Assessment of cardiac function by echocardiography in conscious and anesthetized mice: importance of the autonomic nervous system and disease state.

In this study, the authors sought to evaluate the mechanisms responsible for echocardiographically determined differences in cardiac structure and function between conscious and anesthetized mice to determine whether such differences were more or less evident in diseased states. Cardiac parameters were determined by transthoracic echocardiography. Mice anesthetized with a mixture of ketamine and xylazine showed reductions in heart rate (HR, 252 +/- 16 beats/min versus 734 +/- 9 beats/min) and fractional shortening (FS, 35% +/- 2% versus 59% +/- 2%) compared with conscious mice.

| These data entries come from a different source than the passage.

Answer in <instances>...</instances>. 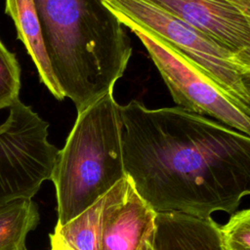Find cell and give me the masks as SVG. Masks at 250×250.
Masks as SVG:
<instances>
[{"mask_svg": "<svg viewBox=\"0 0 250 250\" xmlns=\"http://www.w3.org/2000/svg\"><path fill=\"white\" fill-rule=\"evenodd\" d=\"M120 112L126 175L157 213L209 219L250 195V136L177 105Z\"/></svg>", "mask_w": 250, "mask_h": 250, "instance_id": "1", "label": "cell"}, {"mask_svg": "<svg viewBox=\"0 0 250 250\" xmlns=\"http://www.w3.org/2000/svg\"><path fill=\"white\" fill-rule=\"evenodd\" d=\"M54 76L77 112L112 91L132 47L103 0H34Z\"/></svg>", "mask_w": 250, "mask_h": 250, "instance_id": "2", "label": "cell"}, {"mask_svg": "<svg viewBox=\"0 0 250 250\" xmlns=\"http://www.w3.org/2000/svg\"><path fill=\"white\" fill-rule=\"evenodd\" d=\"M120 104L113 90L77 112L50 180L56 188L58 222L64 225L125 178Z\"/></svg>", "mask_w": 250, "mask_h": 250, "instance_id": "3", "label": "cell"}, {"mask_svg": "<svg viewBox=\"0 0 250 250\" xmlns=\"http://www.w3.org/2000/svg\"><path fill=\"white\" fill-rule=\"evenodd\" d=\"M121 23L157 38L212 80L250 116V97L232 55L194 27L146 0H103Z\"/></svg>", "mask_w": 250, "mask_h": 250, "instance_id": "4", "label": "cell"}, {"mask_svg": "<svg viewBox=\"0 0 250 250\" xmlns=\"http://www.w3.org/2000/svg\"><path fill=\"white\" fill-rule=\"evenodd\" d=\"M49 123L20 100L0 124V206L32 198L50 180L59 149L48 141Z\"/></svg>", "mask_w": 250, "mask_h": 250, "instance_id": "5", "label": "cell"}, {"mask_svg": "<svg viewBox=\"0 0 250 250\" xmlns=\"http://www.w3.org/2000/svg\"><path fill=\"white\" fill-rule=\"evenodd\" d=\"M128 28L146 49L177 106L250 136V116L212 80L157 38L138 27Z\"/></svg>", "mask_w": 250, "mask_h": 250, "instance_id": "6", "label": "cell"}, {"mask_svg": "<svg viewBox=\"0 0 250 250\" xmlns=\"http://www.w3.org/2000/svg\"><path fill=\"white\" fill-rule=\"evenodd\" d=\"M156 215L126 176L104 196L99 250H140L153 232Z\"/></svg>", "mask_w": 250, "mask_h": 250, "instance_id": "7", "label": "cell"}, {"mask_svg": "<svg viewBox=\"0 0 250 250\" xmlns=\"http://www.w3.org/2000/svg\"><path fill=\"white\" fill-rule=\"evenodd\" d=\"M205 34L231 55L250 46V30L229 0H146Z\"/></svg>", "mask_w": 250, "mask_h": 250, "instance_id": "8", "label": "cell"}, {"mask_svg": "<svg viewBox=\"0 0 250 250\" xmlns=\"http://www.w3.org/2000/svg\"><path fill=\"white\" fill-rule=\"evenodd\" d=\"M153 250H226L220 226L179 212H158L150 235Z\"/></svg>", "mask_w": 250, "mask_h": 250, "instance_id": "9", "label": "cell"}, {"mask_svg": "<svg viewBox=\"0 0 250 250\" xmlns=\"http://www.w3.org/2000/svg\"><path fill=\"white\" fill-rule=\"evenodd\" d=\"M5 11L13 19L18 38L25 46L41 82L57 100L62 101L64 96L54 76L46 53L34 0H6Z\"/></svg>", "mask_w": 250, "mask_h": 250, "instance_id": "10", "label": "cell"}, {"mask_svg": "<svg viewBox=\"0 0 250 250\" xmlns=\"http://www.w3.org/2000/svg\"><path fill=\"white\" fill-rule=\"evenodd\" d=\"M104 197L64 225L57 223L50 234V250H99Z\"/></svg>", "mask_w": 250, "mask_h": 250, "instance_id": "11", "label": "cell"}, {"mask_svg": "<svg viewBox=\"0 0 250 250\" xmlns=\"http://www.w3.org/2000/svg\"><path fill=\"white\" fill-rule=\"evenodd\" d=\"M40 221L32 198H18L0 206V250H27L26 237Z\"/></svg>", "mask_w": 250, "mask_h": 250, "instance_id": "12", "label": "cell"}, {"mask_svg": "<svg viewBox=\"0 0 250 250\" xmlns=\"http://www.w3.org/2000/svg\"><path fill=\"white\" fill-rule=\"evenodd\" d=\"M21 67L16 55L0 40V109L10 107L19 100Z\"/></svg>", "mask_w": 250, "mask_h": 250, "instance_id": "13", "label": "cell"}, {"mask_svg": "<svg viewBox=\"0 0 250 250\" xmlns=\"http://www.w3.org/2000/svg\"><path fill=\"white\" fill-rule=\"evenodd\" d=\"M220 231L226 250H250V209L234 212Z\"/></svg>", "mask_w": 250, "mask_h": 250, "instance_id": "14", "label": "cell"}, {"mask_svg": "<svg viewBox=\"0 0 250 250\" xmlns=\"http://www.w3.org/2000/svg\"><path fill=\"white\" fill-rule=\"evenodd\" d=\"M229 1L232 3L243 15L244 19L248 23L249 30H250V0H229ZM232 62L234 63V65L236 66L240 74H243V73L250 74V46L247 49L235 55H232Z\"/></svg>", "mask_w": 250, "mask_h": 250, "instance_id": "15", "label": "cell"}, {"mask_svg": "<svg viewBox=\"0 0 250 250\" xmlns=\"http://www.w3.org/2000/svg\"><path fill=\"white\" fill-rule=\"evenodd\" d=\"M241 78H242L243 86H244L248 96L250 97V74L249 73H243V74H241Z\"/></svg>", "mask_w": 250, "mask_h": 250, "instance_id": "16", "label": "cell"}, {"mask_svg": "<svg viewBox=\"0 0 250 250\" xmlns=\"http://www.w3.org/2000/svg\"><path fill=\"white\" fill-rule=\"evenodd\" d=\"M149 238H150V237H149ZM149 238H148V240L141 247L140 250H153V249H152V246H151V244H150Z\"/></svg>", "mask_w": 250, "mask_h": 250, "instance_id": "17", "label": "cell"}]
</instances>
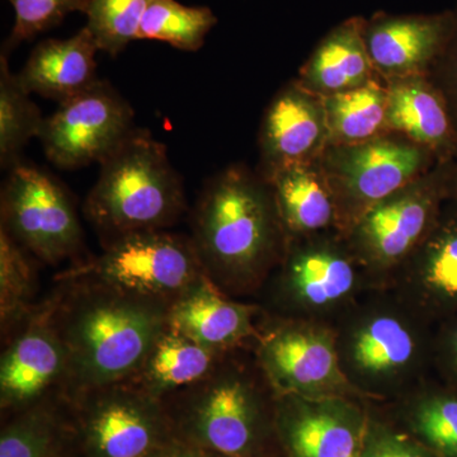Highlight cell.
<instances>
[{"instance_id":"cell-5","label":"cell","mask_w":457,"mask_h":457,"mask_svg":"<svg viewBox=\"0 0 457 457\" xmlns=\"http://www.w3.org/2000/svg\"><path fill=\"white\" fill-rule=\"evenodd\" d=\"M186 212L182 179L167 147L135 129L101 163L84 212L107 242L137 231L165 230Z\"/></svg>"},{"instance_id":"cell-6","label":"cell","mask_w":457,"mask_h":457,"mask_svg":"<svg viewBox=\"0 0 457 457\" xmlns=\"http://www.w3.org/2000/svg\"><path fill=\"white\" fill-rule=\"evenodd\" d=\"M378 288L339 230L288 237L281 263L260 295L270 317L335 327L370 291Z\"/></svg>"},{"instance_id":"cell-28","label":"cell","mask_w":457,"mask_h":457,"mask_svg":"<svg viewBox=\"0 0 457 457\" xmlns=\"http://www.w3.org/2000/svg\"><path fill=\"white\" fill-rule=\"evenodd\" d=\"M33 255L0 228V324L3 342L37 308Z\"/></svg>"},{"instance_id":"cell-15","label":"cell","mask_w":457,"mask_h":457,"mask_svg":"<svg viewBox=\"0 0 457 457\" xmlns=\"http://www.w3.org/2000/svg\"><path fill=\"white\" fill-rule=\"evenodd\" d=\"M368 418L360 398L276 399V435L288 457H361Z\"/></svg>"},{"instance_id":"cell-12","label":"cell","mask_w":457,"mask_h":457,"mask_svg":"<svg viewBox=\"0 0 457 457\" xmlns=\"http://www.w3.org/2000/svg\"><path fill=\"white\" fill-rule=\"evenodd\" d=\"M2 188V225L36 260L57 266L83 248V230L64 186L47 171L18 163Z\"/></svg>"},{"instance_id":"cell-24","label":"cell","mask_w":457,"mask_h":457,"mask_svg":"<svg viewBox=\"0 0 457 457\" xmlns=\"http://www.w3.org/2000/svg\"><path fill=\"white\" fill-rule=\"evenodd\" d=\"M269 180L288 237L337 228V210L320 161L288 165Z\"/></svg>"},{"instance_id":"cell-4","label":"cell","mask_w":457,"mask_h":457,"mask_svg":"<svg viewBox=\"0 0 457 457\" xmlns=\"http://www.w3.org/2000/svg\"><path fill=\"white\" fill-rule=\"evenodd\" d=\"M276 395L252 348L228 352L204 380L164 400L176 437L222 457H257Z\"/></svg>"},{"instance_id":"cell-9","label":"cell","mask_w":457,"mask_h":457,"mask_svg":"<svg viewBox=\"0 0 457 457\" xmlns=\"http://www.w3.org/2000/svg\"><path fill=\"white\" fill-rule=\"evenodd\" d=\"M453 163H438L376 204L343 234L378 288L425 239L451 198Z\"/></svg>"},{"instance_id":"cell-14","label":"cell","mask_w":457,"mask_h":457,"mask_svg":"<svg viewBox=\"0 0 457 457\" xmlns=\"http://www.w3.org/2000/svg\"><path fill=\"white\" fill-rule=\"evenodd\" d=\"M0 361L2 411H17L62 393L69 354L57 329L50 297L3 342Z\"/></svg>"},{"instance_id":"cell-7","label":"cell","mask_w":457,"mask_h":457,"mask_svg":"<svg viewBox=\"0 0 457 457\" xmlns=\"http://www.w3.org/2000/svg\"><path fill=\"white\" fill-rule=\"evenodd\" d=\"M56 278H88L170 306L207 276L191 237L146 230L114 237L104 253Z\"/></svg>"},{"instance_id":"cell-20","label":"cell","mask_w":457,"mask_h":457,"mask_svg":"<svg viewBox=\"0 0 457 457\" xmlns=\"http://www.w3.org/2000/svg\"><path fill=\"white\" fill-rule=\"evenodd\" d=\"M389 130L425 146L441 163L457 159V135L449 110L427 75L386 82Z\"/></svg>"},{"instance_id":"cell-2","label":"cell","mask_w":457,"mask_h":457,"mask_svg":"<svg viewBox=\"0 0 457 457\" xmlns=\"http://www.w3.org/2000/svg\"><path fill=\"white\" fill-rule=\"evenodd\" d=\"M53 315L69 354V400L129 380L167 327L165 303L84 278H56Z\"/></svg>"},{"instance_id":"cell-29","label":"cell","mask_w":457,"mask_h":457,"mask_svg":"<svg viewBox=\"0 0 457 457\" xmlns=\"http://www.w3.org/2000/svg\"><path fill=\"white\" fill-rule=\"evenodd\" d=\"M45 119L40 108L9 69L7 54L0 56V164L12 170L21 163L29 141L40 137Z\"/></svg>"},{"instance_id":"cell-8","label":"cell","mask_w":457,"mask_h":457,"mask_svg":"<svg viewBox=\"0 0 457 457\" xmlns=\"http://www.w3.org/2000/svg\"><path fill=\"white\" fill-rule=\"evenodd\" d=\"M342 234L399 189L431 171L437 156L396 132L352 145H328L320 158Z\"/></svg>"},{"instance_id":"cell-22","label":"cell","mask_w":457,"mask_h":457,"mask_svg":"<svg viewBox=\"0 0 457 457\" xmlns=\"http://www.w3.org/2000/svg\"><path fill=\"white\" fill-rule=\"evenodd\" d=\"M365 20L350 17L333 27L300 68L297 83L326 98L378 79L363 40Z\"/></svg>"},{"instance_id":"cell-16","label":"cell","mask_w":457,"mask_h":457,"mask_svg":"<svg viewBox=\"0 0 457 457\" xmlns=\"http://www.w3.org/2000/svg\"><path fill=\"white\" fill-rule=\"evenodd\" d=\"M431 323L457 312V200L449 198L420 245L383 287Z\"/></svg>"},{"instance_id":"cell-11","label":"cell","mask_w":457,"mask_h":457,"mask_svg":"<svg viewBox=\"0 0 457 457\" xmlns=\"http://www.w3.org/2000/svg\"><path fill=\"white\" fill-rule=\"evenodd\" d=\"M84 457H147L176 438L162 400L128 381L71 399Z\"/></svg>"},{"instance_id":"cell-26","label":"cell","mask_w":457,"mask_h":457,"mask_svg":"<svg viewBox=\"0 0 457 457\" xmlns=\"http://www.w3.org/2000/svg\"><path fill=\"white\" fill-rule=\"evenodd\" d=\"M68 400L56 393L14 411L2 429L0 457H62L69 428L62 408Z\"/></svg>"},{"instance_id":"cell-30","label":"cell","mask_w":457,"mask_h":457,"mask_svg":"<svg viewBox=\"0 0 457 457\" xmlns=\"http://www.w3.org/2000/svg\"><path fill=\"white\" fill-rule=\"evenodd\" d=\"M218 23L209 7H187L176 0H152L147 7L137 40L165 42L182 51H198L206 36Z\"/></svg>"},{"instance_id":"cell-19","label":"cell","mask_w":457,"mask_h":457,"mask_svg":"<svg viewBox=\"0 0 457 457\" xmlns=\"http://www.w3.org/2000/svg\"><path fill=\"white\" fill-rule=\"evenodd\" d=\"M264 315L260 303L231 299L204 278L171 303L167 324L204 347L231 352L253 347Z\"/></svg>"},{"instance_id":"cell-33","label":"cell","mask_w":457,"mask_h":457,"mask_svg":"<svg viewBox=\"0 0 457 457\" xmlns=\"http://www.w3.org/2000/svg\"><path fill=\"white\" fill-rule=\"evenodd\" d=\"M361 457L438 456L405 429L376 420L369 411Z\"/></svg>"},{"instance_id":"cell-31","label":"cell","mask_w":457,"mask_h":457,"mask_svg":"<svg viewBox=\"0 0 457 457\" xmlns=\"http://www.w3.org/2000/svg\"><path fill=\"white\" fill-rule=\"evenodd\" d=\"M152 0H89L86 16L99 51L117 56L137 40L141 21Z\"/></svg>"},{"instance_id":"cell-21","label":"cell","mask_w":457,"mask_h":457,"mask_svg":"<svg viewBox=\"0 0 457 457\" xmlns=\"http://www.w3.org/2000/svg\"><path fill=\"white\" fill-rule=\"evenodd\" d=\"M95 36L84 27L66 40L49 38L33 49L25 68L17 74L26 92L62 102L73 98L97 82Z\"/></svg>"},{"instance_id":"cell-3","label":"cell","mask_w":457,"mask_h":457,"mask_svg":"<svg viewBox=\"0 0 457 457\" xmlns=\"http://www.w3.org/2000/svg\"><path fill=\"white\" fill-rule=\"evenodd\" d=\"M435 327L375 288L335 324L339 366L360 398L390 404L432 376Z\"/></svg>"},{"instance_id":"cell-36","label":"cell","mask_w":457,"mask_h":457,"mask_svg":"<svg viewBox=\"0 0 457 457\" xmlns=\"http://www.w3.org/2000/svg\"><path fill=\"white\" fill-rule=\"evenodd\" d=\"M147 457H222L212 451L176 437Z\"/></svg>"},{"instance_id":"cell-32","label":"cell","mask_w":457,"mask_h":457,"mask_svg":"<svg viewBox=\"0 0 457 457\" xmlns=\"http://www.w3.org/2000/svg\"><path fill=\"white\" fill-rule=\"evenodd\" d=\"M14 9V26L5 41L3 53L17 47L21 42L32 40L42 32L59 26L74 12L87 13L89 0H8Z\"/></svg>"},{"instance_id":"cell-13","label":"cell","mask_w":457,"mask_h":457,"mask_svg":"<svg viewBox=\"0 0 457 457\" xmlns=\"http://www.w3.org/2000/svg\"><path fill=\"white\" fill-rule=\"evenodd\" d=\"M135 130L129 102L104 80L59 104L38 139L51 163L62 170L101 164Z\"/></svg>"},{"instance_id":"cell-1","label":"cell","mask_w":457,"mask_h":457,"mask_svg":"<svg viewBox=\"0 0 457 457\" xmlns=\"http://www.w3.org/2000/svg\"><path fill=\"white\" fill-rule=\"evenodd\" d=\"M191 231L204 275L237 300L260 295L288 242L269 180L245 164L207 180L192 210Z\"/></svg>"},{"instance_id":"cell-23","label":"cell","mask_w":457,"mask_h":457,"mask_svg":"<svg viewBox=\"0 0 457 457\" xmlns=\"http://www.w3.org/2000/svg\"><path fill=\"white\" fill-rule=\"evenodd\" d=\"M227 353L204 347L167 324L140 368L126 381L164 402L207 378Z\"/></svg>"},{"instance_id":"cell-37","label":"cell","mask_w":457,"mask_h":457,"mask_svg":"<svg viewBox=\"0 0 457 457\" xmlns=\"http://www.w3.org/2000/svg\"><path fill=\"white\" fill-rule=\"evenodd\" d=\"M451 198L457 200V159L453 161L451 171Z\"/></svg>"},{"instance_id":"cell-27","label":"cell","mask_w":457,"mask_h":457,"mask_svg":"<svg viewBox=\"0 0 457 457\" xmlns=\"http://www.w3.org/2000/svg\"><path fill=\"white\" fill-rule=\"evenodd\" d=\"M323 99L329 145L365 143L392 132L386 120V83L380 78Z\"/></svg>"},{"instance_id":"cell-17","label":"cell","mask_w":457,"mask_h":457,"mask_svg":"<svg viewBox=\"0 0 457 457\" xmlns=\"http://www.w3.org/2000/svg\"><path fill=\"white\" fill-rule=\"evenodd\" d=\"M329 145L324 99L296 79L270 99L258 134L260 162L255 170L270 179L288 165L317 161Z\"/></svg>"},{"instance_id":"cell-25","label":"cell","mask_w":457,"mask_h":457,"mask_svg":"<svg viewBox=\"0 0 457 457\" xmlns=\"http://www.w3.org/2000/svg\"><path fill=\"white\" fill-rule=\"evenodd\" d=\"M390 404L398 407L405 431L438 457H457V389L429 376Z\"/></svg>"},{"instance_id":"cell-34","label":"cell","mask_w":457,"mask_h":457,"mask_svg":"<svg viewBox=\"0 0 457 457\" xmlns=\"http://www.w3.org/2000/svg\"><path fill=\"white\" fill-rule=\"evenodd\" d=\"M426 75L444 98L457 135V3L451 8L446 41Z\"/></svg>"},{"instance_id":"cell-35","label":"cell","mask_w":457,"mask_h":457,"mask_svg":"<svg viewBox=\"0 0 457 457\" xmlns=\"http://www.w3.org/2000/svg\"><path fill=\"white\" fill-rule=\"evenodd\" d=\"M432 376L457 389V312L436 324L432 345Z\"/></svg>"},{"instance_id":"cell-10","label":"cell","mask_w":457,"mask_h":457,"mask_svg":"<svg viewBox=\"0 0 457 457\" xmlns=\"http://www.w3.org/2000/svg\"><path fill=\"white\" fill-rule=\"evenodd\" d=\"M252 351L278 396L360 398L339 366L330 324L266 312Z\"/></svg>"},{"instance_id":"cell-18","label":"cell","mask_w":457,"mask_h":457,"mask_svg":"<svg viewBox=\"0 0 457 457\" xmlns=\"http://www.w3.org/2000/svg\"><path fill=\"white\" fill-rule=\"evenodd\" d=\"M451 8L438 13L389 14L366 18L363 40L376 73L384 80L426 75L444 46Z\"/></svg>"}]
</instances>
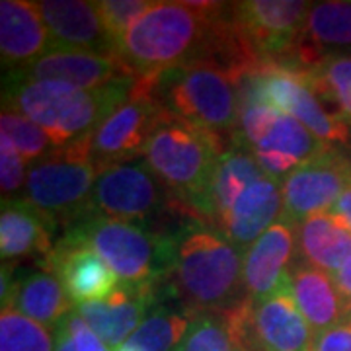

Conscious mice responded little to the beta-agonist isoproterenol or atropine, but showed profound reductions in HR and FS in response to the beta(1)-antagonist atenolol. In contrast, both isoproterenol and atropine led to increases in HR and FS in anesthetized mice. The stress in conscious animals was reduced by the sedative midazolam, leading to partial restoration of responses to isoproterenol. Mice with constitutive activation of the beta-adrenergic system, due to cardiac overexpression of beta(2)-adrenergic receptors or with heart disease (myocardial infarct and pressure-overload hypertrophy) showed few differences in functional parameters between conscious and anesthetized states, attributable to pre-existing activation of the sympathetic and beta-adrenergic systems, even during anesthesia. The results indicate that the autonomic nervous system plays a critical role in the observed differences in cardiac structure and function between anesthetized and conscious mice.